It’s not easy for anyone to share an abortion story, but Andy Richter did just that on Sept. 10. Host of the second Sexy Beast, the art-themed fundraiser for Planned Parenthood L.A. (PPLA) held at The Theater at Ace Hotel, Richter took attendees at the event back to the early 1990s, when he and his then-girlfriend (and now-wife), comedian Sarah Thyre, were starring in Jill Soloway’s stage production of The Brady Bunch.
“I’d like to share a story,” he began. “In 1992, my girlfriend and I were having a rough time. We’d been performing in a show together for a couple of years, but it had come to an end, and we found ourselves living apart. She was in New York City working three jobs; I was in Chicago jobless and sleeping on my mother’s couch. The strain of living apart, and the stress of being two young people attempting to make a living as performers and writers was really taking a toll on its relationship. So when she called me to tell me that she was pregnant, it was not exactly happy news."
"Luckily for us Planned Parenthood existed," Richter continued. "My girlfriend knew that she was not ready for motherhood, and I knew that I was in no way prepared to be a father. I drove from Chicago in my battered old Toyota pick-up to be with her when she went to Planned Parenthood to terminate her pregnancy. Her choice to get an abortion was a choice that she made with assuredness. She knew that she was doing the right thing for everyone involved. But I can’t say it was easy. She was sad, and I was sad, and it was sad. But to this day, I know that she will tell you that she made the right decision."
Richter's story took another sad turn before a very happy conclusion. "Soon after I returned to Chicago, the strain of our long-distance relationship became too much for us, and Sarah and I broke up," he said. "But then, what seems like five minutes after that, we realized that breaking up was the stupidest thing we’d ever done. So we got back together, and we got engaged, and we got married, and we had a couple kids, and a parrot and two dogs. And so far, we’ve been married for 22 wonderful years. Planned Parenthood gave two young struggling people the ability to do the thing that is in their name: We got to plan parenthood. When we could barely care for ourselves, much less a newborn, we were able to choose the time when we brought a child into our lives. Planned Parenthood allowed my wife to make the decisions she needed to make in order to control her body and her health, and maintain her life and her future. And for that, I will be eternally grateful.”
I thought this was a very poignant story, and made even more so by the fact that it was told by a male concerning how the decision to terminate an unwanted pregnancy positively affected his life.

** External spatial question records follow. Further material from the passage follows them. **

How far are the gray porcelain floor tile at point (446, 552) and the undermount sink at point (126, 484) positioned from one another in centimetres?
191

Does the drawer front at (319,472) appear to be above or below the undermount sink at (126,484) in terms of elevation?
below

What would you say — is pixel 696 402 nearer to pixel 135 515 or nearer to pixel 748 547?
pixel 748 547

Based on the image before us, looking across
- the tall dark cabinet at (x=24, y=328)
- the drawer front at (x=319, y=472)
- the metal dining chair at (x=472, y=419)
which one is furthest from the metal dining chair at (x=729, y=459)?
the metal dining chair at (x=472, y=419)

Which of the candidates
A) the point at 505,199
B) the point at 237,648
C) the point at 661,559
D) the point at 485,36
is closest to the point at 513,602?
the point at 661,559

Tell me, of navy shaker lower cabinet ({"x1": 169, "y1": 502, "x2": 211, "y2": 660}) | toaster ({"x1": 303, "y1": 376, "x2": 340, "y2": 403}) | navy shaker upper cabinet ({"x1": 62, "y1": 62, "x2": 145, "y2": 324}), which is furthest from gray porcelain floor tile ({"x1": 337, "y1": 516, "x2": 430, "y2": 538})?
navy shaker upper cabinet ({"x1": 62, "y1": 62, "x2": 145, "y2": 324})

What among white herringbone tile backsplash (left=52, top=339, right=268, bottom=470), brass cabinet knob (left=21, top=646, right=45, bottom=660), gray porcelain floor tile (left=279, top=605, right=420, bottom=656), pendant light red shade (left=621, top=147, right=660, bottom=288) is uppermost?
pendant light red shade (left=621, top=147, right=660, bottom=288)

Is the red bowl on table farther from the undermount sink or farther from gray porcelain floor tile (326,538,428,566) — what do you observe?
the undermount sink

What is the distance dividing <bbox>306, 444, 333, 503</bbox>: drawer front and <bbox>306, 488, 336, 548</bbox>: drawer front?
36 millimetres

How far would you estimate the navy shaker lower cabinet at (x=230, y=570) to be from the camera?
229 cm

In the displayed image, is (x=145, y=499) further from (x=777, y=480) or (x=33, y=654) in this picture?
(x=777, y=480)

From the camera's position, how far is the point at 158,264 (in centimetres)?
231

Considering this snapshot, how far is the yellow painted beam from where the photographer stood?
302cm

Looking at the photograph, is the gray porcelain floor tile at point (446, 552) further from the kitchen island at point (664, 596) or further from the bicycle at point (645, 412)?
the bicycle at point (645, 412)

We actually need to hear more stories from the male perspective because often these decisions are as difficult and terrifying for them as they are for the women.
And ending a pregnancy when you are not yet ready to care for a child, certainly does NOT mean that you will not go on to have a wonderful family, a wonderful marriage, and to be a wonderful mother or father.
I have known more than one couple who terminated an early pregnancy only to go on to have a house full of kids after they finished school and were financially and emotionally ready to be parents.